REQUIREMENTS
Copy the entries from the line with "What is the" to the line with "which is farthest", replacing "sunglasses" with "eyewear" and leaving everything else unchanged.

TASK MATERIAL

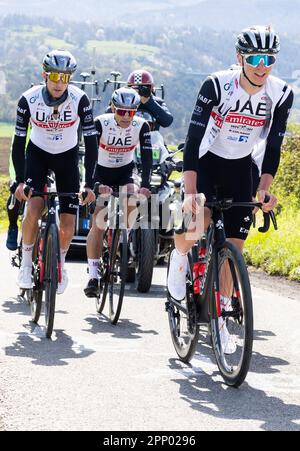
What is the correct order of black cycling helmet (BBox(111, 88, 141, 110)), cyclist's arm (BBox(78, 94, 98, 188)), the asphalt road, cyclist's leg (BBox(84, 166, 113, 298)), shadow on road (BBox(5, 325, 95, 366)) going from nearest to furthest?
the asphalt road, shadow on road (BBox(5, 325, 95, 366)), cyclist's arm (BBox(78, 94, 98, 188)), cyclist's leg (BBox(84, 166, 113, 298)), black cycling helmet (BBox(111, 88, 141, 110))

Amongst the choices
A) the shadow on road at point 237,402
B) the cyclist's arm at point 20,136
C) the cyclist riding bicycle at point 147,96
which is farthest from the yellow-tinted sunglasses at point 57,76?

...

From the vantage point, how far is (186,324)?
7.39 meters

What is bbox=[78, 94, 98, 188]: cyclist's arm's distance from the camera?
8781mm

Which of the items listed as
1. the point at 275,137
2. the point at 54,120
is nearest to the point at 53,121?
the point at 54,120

RESULT
What is the correct order of black cycling helmet (BBox(111, 88, 141, 110)), cyclist's arm (BBox(78, 94, 98, 188)), the asphalt road, cyclist's leg (BBox(84, 166, 113, 298)), shadow on road (BBox(5, 325, 95, 366)) going from nearest to furthest?
the asphalt road, shadow on road (BBox(5, 325, 95, 366)), cyclist's arm (BBox(78, 94, 98, 188)), cyclist's leg (BBox(84, 166, 113, 298)), black cycling helmet (BBox(111, 88, 141, 110))

Amongst the choices
A) the shadow on road at point 237,402
B) the cyclist's arm at point 20,136
C) the cyclist riding bicycle at point 147,96
which is farthest from the yellow-tinted eyewear at point 57,76?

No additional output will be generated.